Simon wasn't the only foreigner Ted and his wife had sent from their new headquarters. Madam Gamonwan had agreed to sign on three more. There were two girls from Seattle, and a gray haired man named Kevin, who turned out to be Ted's uncle. The girls, Tammy and Jennifer, seemed fairly normal. Each had another year of college and neither knew exactly what they wanted to do, though Tammy was certain it involved “children or animals.” At the first meeting of the new semester, we sat around a table and laid out our personality disorders for all to see. Monty's hadn't changed much, although out his loneliness or boredom, he had acquired a number of animals. He had a pair of Chihuahuas named Romulus and Remus, a pair of kittens named Sodom and Gomorrah, a bird named Socrates, and half a dozen goldfish, all named after Roman emperors. Only the dogs were waking up the neighbors with their barking and, as usual, no one sympathized with their owner.
Madam Gamonwan greeted us all and sat at the head of the table. She went over the usual things, then apologized for having to cut the meeting short. She had to go to Bangkok for something or other.
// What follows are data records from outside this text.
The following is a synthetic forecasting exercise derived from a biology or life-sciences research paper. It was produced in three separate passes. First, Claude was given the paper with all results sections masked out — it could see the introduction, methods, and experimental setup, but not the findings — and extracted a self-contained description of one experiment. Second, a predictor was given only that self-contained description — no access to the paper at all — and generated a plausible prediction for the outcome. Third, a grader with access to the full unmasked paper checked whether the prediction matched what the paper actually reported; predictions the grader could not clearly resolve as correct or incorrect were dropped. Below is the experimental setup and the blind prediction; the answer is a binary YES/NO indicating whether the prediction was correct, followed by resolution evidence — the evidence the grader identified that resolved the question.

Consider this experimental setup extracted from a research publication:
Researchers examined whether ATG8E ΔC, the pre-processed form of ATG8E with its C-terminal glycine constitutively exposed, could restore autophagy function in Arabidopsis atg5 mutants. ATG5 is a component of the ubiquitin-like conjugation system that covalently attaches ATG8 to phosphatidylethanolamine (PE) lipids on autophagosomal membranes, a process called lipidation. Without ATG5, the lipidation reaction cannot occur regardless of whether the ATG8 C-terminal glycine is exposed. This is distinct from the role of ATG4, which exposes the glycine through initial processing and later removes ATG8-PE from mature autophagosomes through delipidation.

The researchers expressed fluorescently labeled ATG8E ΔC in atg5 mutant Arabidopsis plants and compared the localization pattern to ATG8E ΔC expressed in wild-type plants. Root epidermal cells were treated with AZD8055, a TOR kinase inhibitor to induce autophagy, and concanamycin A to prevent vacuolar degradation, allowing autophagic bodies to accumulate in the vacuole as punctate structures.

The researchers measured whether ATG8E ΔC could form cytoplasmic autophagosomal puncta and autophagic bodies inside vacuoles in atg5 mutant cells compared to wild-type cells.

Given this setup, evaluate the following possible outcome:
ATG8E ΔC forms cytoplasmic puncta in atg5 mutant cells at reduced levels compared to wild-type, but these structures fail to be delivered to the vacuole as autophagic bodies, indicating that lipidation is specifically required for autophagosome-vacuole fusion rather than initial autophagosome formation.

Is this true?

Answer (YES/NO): NO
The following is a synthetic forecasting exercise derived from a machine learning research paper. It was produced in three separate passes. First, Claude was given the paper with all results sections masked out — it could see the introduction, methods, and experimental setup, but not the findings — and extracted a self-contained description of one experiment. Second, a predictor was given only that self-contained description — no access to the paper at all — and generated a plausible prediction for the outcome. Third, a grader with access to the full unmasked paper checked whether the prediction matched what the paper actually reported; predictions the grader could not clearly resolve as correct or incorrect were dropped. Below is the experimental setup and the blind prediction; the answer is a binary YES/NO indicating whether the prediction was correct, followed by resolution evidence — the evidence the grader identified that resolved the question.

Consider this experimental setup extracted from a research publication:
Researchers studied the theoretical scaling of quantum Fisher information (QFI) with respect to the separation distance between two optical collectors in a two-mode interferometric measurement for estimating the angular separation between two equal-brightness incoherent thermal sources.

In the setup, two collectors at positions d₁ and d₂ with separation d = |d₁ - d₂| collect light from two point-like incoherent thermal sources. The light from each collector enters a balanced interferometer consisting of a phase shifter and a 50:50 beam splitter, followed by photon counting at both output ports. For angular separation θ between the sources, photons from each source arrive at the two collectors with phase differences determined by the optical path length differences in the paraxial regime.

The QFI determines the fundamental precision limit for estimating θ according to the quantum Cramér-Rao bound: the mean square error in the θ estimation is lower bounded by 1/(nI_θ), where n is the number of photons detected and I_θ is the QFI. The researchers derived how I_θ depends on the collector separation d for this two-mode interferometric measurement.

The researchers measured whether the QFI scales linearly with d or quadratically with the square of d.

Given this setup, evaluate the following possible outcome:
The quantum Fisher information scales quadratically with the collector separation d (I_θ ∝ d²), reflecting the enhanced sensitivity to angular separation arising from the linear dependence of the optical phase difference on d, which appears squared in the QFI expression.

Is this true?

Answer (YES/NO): YES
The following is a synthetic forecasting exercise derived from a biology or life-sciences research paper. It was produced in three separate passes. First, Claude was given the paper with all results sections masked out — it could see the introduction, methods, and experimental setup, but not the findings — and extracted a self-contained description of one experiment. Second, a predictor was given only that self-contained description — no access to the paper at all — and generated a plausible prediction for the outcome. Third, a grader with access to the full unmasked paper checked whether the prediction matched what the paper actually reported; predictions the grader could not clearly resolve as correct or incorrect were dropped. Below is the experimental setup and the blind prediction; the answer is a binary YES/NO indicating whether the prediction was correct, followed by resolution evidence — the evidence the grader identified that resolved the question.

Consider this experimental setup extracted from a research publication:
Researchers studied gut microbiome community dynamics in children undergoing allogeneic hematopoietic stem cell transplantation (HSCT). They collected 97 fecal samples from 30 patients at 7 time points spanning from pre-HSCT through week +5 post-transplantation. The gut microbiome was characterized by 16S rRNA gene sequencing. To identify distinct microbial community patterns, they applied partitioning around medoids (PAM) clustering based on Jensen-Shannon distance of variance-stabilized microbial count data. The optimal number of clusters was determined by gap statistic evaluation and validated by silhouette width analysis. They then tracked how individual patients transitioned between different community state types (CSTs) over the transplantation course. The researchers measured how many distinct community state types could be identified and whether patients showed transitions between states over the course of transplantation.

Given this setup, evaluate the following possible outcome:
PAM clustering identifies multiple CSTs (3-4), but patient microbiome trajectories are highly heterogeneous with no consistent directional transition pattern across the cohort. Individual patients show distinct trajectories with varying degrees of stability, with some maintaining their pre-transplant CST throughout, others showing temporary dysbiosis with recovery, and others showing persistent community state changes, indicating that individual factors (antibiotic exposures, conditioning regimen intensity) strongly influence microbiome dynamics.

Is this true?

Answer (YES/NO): NO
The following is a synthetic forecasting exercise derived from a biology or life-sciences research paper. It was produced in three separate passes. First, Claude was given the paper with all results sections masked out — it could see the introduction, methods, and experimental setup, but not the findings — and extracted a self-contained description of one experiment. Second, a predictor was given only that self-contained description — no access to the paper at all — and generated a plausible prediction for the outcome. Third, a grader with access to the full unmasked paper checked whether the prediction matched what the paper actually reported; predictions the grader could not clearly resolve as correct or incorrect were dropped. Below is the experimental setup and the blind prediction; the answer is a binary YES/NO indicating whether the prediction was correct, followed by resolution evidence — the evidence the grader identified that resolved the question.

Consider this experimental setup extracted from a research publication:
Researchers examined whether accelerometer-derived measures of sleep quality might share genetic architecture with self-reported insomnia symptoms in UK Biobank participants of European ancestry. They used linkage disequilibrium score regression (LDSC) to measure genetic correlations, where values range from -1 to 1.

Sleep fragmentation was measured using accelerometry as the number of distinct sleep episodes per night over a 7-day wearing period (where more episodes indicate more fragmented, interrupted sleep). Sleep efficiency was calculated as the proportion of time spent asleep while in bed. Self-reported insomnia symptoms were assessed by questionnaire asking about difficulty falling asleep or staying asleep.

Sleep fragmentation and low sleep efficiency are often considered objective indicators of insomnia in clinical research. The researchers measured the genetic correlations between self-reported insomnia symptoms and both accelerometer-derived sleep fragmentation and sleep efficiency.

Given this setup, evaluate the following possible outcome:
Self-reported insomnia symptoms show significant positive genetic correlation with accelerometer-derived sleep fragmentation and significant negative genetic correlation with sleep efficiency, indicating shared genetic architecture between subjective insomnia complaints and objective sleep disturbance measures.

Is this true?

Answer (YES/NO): NO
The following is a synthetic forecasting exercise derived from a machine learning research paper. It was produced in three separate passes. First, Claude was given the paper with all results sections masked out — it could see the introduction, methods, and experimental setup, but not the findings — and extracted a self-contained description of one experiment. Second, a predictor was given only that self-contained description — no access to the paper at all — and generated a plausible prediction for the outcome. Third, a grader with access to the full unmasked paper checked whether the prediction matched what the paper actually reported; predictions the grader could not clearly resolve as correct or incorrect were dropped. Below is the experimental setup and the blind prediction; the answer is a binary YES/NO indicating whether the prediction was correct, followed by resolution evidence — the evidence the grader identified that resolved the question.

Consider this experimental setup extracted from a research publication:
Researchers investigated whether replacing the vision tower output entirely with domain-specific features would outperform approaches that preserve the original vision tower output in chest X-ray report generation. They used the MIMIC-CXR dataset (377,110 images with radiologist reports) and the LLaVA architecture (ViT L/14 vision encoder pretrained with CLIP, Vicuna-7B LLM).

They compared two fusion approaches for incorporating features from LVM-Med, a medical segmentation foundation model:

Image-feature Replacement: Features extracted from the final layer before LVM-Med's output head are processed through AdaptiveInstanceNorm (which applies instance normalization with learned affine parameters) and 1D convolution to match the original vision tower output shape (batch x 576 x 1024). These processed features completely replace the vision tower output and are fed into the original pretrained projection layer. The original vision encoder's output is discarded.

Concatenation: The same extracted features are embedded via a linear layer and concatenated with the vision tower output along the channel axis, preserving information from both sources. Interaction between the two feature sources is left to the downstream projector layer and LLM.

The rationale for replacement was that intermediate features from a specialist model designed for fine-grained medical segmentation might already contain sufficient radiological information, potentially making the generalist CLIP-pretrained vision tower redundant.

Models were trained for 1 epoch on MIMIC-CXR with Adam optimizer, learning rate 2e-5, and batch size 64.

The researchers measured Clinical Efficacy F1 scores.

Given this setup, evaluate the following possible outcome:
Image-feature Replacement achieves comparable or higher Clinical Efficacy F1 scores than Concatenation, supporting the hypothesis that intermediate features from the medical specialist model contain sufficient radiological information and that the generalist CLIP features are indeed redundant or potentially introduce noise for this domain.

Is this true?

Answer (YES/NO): NO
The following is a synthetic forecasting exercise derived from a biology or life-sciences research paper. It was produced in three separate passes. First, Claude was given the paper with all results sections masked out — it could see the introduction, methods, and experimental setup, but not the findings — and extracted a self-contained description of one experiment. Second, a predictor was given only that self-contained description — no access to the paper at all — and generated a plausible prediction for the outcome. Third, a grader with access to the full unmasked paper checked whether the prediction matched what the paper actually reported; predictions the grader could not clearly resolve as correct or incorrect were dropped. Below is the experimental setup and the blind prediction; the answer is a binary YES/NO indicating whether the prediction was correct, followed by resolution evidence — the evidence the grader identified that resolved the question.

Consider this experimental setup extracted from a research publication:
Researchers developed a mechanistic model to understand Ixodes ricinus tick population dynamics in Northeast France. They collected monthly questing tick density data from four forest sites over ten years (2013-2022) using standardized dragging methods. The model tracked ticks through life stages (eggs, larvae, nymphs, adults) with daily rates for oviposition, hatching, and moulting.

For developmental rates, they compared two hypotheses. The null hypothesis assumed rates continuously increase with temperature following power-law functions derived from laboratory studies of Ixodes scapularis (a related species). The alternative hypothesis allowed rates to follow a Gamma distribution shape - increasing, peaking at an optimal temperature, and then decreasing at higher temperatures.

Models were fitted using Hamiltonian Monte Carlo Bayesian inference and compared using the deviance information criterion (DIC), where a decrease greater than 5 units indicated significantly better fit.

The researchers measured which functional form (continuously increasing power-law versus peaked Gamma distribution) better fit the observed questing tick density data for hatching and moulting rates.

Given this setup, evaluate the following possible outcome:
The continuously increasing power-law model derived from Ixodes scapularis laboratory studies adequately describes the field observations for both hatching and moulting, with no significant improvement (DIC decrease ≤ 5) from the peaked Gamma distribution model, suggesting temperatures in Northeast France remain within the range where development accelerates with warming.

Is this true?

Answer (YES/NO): NO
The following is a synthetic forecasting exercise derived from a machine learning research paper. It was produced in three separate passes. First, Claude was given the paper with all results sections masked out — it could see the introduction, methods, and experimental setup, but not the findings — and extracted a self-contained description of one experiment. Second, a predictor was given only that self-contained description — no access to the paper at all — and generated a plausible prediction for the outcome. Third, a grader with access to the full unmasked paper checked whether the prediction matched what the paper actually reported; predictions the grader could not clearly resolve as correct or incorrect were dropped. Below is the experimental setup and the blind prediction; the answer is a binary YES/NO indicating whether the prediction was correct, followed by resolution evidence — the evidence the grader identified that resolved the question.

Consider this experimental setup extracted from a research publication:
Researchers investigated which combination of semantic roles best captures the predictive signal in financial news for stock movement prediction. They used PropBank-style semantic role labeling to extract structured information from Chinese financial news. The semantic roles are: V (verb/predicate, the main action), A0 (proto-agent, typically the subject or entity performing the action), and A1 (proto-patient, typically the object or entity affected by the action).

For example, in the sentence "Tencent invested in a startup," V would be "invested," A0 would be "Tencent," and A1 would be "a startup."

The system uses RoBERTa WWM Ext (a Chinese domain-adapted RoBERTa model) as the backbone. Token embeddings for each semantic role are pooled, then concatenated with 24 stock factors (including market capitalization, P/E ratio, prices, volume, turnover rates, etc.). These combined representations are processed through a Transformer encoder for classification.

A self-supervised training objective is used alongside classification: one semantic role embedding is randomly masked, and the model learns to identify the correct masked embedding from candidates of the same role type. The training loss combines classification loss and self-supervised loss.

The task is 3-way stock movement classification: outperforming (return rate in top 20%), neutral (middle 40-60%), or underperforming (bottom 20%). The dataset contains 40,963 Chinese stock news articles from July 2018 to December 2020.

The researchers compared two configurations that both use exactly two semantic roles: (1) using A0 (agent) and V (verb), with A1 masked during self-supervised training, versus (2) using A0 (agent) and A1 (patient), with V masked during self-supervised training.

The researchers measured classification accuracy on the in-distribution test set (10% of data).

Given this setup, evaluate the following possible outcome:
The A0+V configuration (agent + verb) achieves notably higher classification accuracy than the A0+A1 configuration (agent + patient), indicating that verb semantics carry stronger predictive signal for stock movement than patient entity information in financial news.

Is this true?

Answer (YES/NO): NO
“Just a few things,” said Kevin. He had a white mustache and stank of cigarettes. “I signed a contract that was written in Thai. If I could have that translated, that would be helpful.”
“Yes, yes,” said Madam Gamonwan. “OK.”
She waiied and left us sitting around the table.
“Has anyone seen the contract?” asked Kevin.
“I didn't even know that there was one,” said Jennifer.
“Before I came out, I was told that the school would provide a plane ticket home. I was also told that Id only be teaching fifteen to twenty hours a week. So far, no one knows anything about a plane ticket and I'm scheduled for twenty-six hours per week.”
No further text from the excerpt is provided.